Against this background, it was clear to the Commission that the newspapers had grounds on which to use the figures for the number of deaths caused by the conflict. Published estimates ranged from around 140,000 up to 400,000, and the newspapers’ figures were within this scale. Furthermore, the Commission agreed that by using round numbers the newspapers were giving their readers a clear signal that the figures were estimates and not a claim on a precise figure. This was in accordance with the terms of Clause 1 (iii).
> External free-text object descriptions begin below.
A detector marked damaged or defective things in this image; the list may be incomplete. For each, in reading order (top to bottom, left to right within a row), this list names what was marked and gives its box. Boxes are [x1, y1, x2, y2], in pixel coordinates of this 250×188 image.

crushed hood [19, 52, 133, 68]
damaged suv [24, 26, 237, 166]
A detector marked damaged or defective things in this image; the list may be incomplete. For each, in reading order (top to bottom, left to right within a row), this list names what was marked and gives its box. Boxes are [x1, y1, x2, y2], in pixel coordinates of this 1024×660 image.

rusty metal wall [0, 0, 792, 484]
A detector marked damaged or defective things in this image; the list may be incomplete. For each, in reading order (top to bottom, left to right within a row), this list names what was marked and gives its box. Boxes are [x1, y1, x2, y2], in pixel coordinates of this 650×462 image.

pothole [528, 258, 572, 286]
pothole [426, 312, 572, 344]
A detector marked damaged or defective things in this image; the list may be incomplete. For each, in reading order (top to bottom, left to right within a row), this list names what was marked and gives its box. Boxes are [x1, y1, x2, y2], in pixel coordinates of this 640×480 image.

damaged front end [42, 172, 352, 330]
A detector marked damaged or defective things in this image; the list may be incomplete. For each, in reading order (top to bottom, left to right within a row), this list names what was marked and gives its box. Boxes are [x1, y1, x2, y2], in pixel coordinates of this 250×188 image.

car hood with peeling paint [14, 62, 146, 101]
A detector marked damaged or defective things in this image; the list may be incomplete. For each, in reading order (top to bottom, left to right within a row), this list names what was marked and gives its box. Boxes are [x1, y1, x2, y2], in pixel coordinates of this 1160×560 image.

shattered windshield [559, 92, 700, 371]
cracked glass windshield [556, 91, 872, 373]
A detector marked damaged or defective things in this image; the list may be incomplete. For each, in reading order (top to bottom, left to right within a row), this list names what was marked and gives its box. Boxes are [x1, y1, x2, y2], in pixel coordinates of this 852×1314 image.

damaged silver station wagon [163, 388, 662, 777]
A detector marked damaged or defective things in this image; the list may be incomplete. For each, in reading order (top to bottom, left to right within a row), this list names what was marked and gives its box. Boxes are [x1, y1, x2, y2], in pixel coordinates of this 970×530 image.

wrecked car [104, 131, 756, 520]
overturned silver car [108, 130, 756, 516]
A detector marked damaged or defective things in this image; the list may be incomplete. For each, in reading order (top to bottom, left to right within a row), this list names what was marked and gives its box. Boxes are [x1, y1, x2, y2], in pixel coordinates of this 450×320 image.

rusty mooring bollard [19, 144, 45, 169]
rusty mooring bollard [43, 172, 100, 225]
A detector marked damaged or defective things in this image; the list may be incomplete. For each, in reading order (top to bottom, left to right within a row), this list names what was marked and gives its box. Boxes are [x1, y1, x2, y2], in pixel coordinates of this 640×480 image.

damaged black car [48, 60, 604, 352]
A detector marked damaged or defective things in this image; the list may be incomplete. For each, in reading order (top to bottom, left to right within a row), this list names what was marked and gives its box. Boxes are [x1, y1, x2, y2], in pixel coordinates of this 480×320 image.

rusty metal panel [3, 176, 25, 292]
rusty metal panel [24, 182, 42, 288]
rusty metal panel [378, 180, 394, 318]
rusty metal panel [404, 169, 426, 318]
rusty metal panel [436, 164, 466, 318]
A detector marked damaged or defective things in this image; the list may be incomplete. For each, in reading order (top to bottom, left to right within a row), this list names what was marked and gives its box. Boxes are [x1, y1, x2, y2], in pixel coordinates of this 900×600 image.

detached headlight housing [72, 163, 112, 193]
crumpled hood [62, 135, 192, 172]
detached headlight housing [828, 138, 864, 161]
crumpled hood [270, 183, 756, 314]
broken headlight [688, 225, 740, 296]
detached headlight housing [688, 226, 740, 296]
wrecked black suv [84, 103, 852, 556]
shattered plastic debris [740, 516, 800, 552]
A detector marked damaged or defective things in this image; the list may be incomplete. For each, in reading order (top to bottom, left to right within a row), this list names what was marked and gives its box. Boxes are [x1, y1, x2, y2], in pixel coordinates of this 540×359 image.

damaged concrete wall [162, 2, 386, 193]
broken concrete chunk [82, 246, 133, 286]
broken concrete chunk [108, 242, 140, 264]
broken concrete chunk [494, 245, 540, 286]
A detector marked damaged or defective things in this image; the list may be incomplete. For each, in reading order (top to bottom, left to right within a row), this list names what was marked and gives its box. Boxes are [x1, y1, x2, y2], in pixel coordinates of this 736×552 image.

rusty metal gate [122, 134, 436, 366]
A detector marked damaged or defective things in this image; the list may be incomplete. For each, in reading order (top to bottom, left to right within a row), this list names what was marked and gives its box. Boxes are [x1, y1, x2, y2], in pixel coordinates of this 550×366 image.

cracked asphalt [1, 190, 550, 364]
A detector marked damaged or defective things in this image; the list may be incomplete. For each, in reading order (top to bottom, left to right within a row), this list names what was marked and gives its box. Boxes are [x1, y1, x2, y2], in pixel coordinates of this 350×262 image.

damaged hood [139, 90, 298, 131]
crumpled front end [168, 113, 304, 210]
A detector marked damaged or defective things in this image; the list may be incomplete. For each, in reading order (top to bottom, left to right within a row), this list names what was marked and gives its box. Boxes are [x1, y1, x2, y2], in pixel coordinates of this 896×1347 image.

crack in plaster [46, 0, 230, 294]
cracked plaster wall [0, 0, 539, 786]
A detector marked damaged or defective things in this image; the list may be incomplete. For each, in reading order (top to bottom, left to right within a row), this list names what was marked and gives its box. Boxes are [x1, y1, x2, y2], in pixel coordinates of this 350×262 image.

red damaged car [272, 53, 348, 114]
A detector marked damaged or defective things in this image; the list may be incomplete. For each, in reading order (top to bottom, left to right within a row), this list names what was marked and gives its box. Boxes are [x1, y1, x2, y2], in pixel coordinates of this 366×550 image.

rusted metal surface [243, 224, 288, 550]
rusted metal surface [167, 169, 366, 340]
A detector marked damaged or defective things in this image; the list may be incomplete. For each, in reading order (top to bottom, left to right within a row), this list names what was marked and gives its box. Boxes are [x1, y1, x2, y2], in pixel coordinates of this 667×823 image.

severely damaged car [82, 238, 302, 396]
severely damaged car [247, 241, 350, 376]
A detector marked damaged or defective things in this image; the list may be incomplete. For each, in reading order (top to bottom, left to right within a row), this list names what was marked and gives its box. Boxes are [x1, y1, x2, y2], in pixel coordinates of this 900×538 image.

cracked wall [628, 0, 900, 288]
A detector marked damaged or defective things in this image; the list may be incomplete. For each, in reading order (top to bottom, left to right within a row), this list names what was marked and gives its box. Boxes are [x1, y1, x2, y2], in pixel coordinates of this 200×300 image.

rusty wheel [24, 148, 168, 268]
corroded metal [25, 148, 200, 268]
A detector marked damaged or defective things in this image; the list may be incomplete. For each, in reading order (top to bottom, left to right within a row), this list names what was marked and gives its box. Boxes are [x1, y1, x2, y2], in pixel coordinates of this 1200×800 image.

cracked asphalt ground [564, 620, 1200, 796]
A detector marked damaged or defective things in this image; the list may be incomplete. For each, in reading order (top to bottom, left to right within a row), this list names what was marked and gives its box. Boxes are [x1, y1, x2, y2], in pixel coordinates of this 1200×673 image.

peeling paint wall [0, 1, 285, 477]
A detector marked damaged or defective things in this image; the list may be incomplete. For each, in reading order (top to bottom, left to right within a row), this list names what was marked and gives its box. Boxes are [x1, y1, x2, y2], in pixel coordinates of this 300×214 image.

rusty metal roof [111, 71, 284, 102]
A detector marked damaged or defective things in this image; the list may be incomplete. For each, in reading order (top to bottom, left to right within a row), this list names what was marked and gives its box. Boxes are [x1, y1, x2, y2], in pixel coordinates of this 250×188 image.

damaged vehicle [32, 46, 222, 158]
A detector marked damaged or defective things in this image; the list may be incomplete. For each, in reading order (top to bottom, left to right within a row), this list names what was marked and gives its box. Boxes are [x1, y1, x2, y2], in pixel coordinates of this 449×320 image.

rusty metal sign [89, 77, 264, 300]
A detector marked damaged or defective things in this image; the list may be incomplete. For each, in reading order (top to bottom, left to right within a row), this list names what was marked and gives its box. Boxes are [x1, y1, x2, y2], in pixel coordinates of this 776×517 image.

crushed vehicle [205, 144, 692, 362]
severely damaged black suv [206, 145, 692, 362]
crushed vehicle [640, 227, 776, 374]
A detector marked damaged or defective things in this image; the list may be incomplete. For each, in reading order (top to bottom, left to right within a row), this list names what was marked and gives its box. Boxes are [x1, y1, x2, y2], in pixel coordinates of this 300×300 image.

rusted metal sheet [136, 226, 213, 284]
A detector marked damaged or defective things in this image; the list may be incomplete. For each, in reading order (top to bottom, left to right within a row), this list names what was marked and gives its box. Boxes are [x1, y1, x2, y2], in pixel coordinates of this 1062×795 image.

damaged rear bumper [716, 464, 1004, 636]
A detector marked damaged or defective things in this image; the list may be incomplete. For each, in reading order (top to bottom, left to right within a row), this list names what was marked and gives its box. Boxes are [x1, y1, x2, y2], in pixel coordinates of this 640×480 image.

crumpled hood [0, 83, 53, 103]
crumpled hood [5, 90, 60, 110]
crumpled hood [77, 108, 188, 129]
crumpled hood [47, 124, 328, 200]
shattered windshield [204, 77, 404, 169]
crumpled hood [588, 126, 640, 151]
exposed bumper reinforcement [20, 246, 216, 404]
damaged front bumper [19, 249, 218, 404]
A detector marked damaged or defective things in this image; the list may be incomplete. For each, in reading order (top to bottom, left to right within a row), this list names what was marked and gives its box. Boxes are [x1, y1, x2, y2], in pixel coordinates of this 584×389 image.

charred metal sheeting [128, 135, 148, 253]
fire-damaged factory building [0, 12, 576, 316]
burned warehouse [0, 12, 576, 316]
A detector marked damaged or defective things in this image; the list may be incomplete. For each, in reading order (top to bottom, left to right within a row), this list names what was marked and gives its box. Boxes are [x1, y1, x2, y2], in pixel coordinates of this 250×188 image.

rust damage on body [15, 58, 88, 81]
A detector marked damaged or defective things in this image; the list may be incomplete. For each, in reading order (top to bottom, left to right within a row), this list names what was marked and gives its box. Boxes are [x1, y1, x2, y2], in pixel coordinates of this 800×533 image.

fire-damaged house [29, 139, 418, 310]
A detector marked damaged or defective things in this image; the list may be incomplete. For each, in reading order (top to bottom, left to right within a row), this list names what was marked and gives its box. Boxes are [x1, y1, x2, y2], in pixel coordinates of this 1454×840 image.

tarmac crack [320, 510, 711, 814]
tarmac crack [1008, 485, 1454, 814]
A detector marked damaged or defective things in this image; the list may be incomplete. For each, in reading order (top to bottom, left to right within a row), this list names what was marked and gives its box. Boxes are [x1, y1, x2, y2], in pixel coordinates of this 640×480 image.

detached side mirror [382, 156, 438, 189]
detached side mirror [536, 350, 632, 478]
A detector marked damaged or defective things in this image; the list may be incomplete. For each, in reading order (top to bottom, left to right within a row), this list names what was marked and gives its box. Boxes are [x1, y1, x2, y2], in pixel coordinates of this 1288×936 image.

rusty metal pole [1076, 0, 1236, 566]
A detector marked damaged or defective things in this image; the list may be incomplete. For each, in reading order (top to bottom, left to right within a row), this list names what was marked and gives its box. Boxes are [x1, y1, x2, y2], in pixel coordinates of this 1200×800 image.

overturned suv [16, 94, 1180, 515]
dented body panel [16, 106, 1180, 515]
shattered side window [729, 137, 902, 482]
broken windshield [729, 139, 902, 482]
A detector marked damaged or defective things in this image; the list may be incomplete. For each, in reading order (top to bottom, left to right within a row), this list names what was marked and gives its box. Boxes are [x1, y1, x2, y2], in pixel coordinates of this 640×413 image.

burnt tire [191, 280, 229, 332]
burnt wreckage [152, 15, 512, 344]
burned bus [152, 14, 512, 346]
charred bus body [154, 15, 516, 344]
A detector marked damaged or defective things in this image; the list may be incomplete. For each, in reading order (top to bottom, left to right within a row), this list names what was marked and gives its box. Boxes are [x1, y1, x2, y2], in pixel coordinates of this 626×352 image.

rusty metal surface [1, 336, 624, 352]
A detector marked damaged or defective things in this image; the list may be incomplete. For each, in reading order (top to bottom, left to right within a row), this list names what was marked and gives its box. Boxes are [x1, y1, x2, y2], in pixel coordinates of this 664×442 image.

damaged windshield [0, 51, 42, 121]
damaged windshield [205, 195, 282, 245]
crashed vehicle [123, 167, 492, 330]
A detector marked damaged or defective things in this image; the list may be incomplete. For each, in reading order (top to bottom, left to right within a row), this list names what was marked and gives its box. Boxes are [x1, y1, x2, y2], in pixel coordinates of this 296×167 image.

Moreover, it would have been implicit in the coverage – which referred to the high degree of human displacement and the ongoing civil war – that the upheaval in Sudan did not lend itself to the easy compilation of completely accurate mortality figures.

The Code also requires that ‘a significant inaccuracy, misleading statement or distortion once recognised must be corrected’. While the Commission was satisfied that the newspapers had taken care not to publish inaccurate material, it also had to consider whether – in spite of this care – a significant inaccuracy had nonetheless been published. It could not conclude that this was the case. What the complainant offered was an informed point of view rather than proof that the newspapers were wrong. This was not enough for the Commission to conclude that the Code had been breached when the newspapers’ figures were in line with others that had been published – albeit ones that the complainant himself disputed. It followed that the newspapers were not obliged to publish a correction on the total number of deaths caused by the conflict.

In relation to the 7,000 deaths a month figure, it was regrettable that the newspaper had not been able to point to the precise provenance of this estimate, relying instead on a mathematical argument and the journalist’s understanding of the conflict at that time. However, this did not mean that the reference to it breached the Code. First, the Commission noted that the newspaper had clearly stated that this was an estimate rather than a fact, again in accordance with Clause 1 (iii). Second, as with the total figure of deaths, there did not appear to be an accepted standard against which the figure could be compared. Third, within the context of the article, and particularly of the Darfur crisis in general, the dispute over the actual number was not a matter of great significance given that it was within the estimated range for deaths so far. The article itself had referred to “at least 200,000” deaths, which did not preclude the possibility of the higher end figures which had also been published in separate articles on the matter. In these circumstances, and where the difficulties in establishing a correct figure are well known, it was not therefore possible to say with any degree of certainty that the newspaper’s figure was significantly inaccurate.

For all these reasons, the Commission concluded that there was no breach of Clause 1. It followed that there could be no possible breach of Clause 2, which states that a fair opportunity for reply to inaccuracies must be given when reasonably called for. The complaint was not upheld.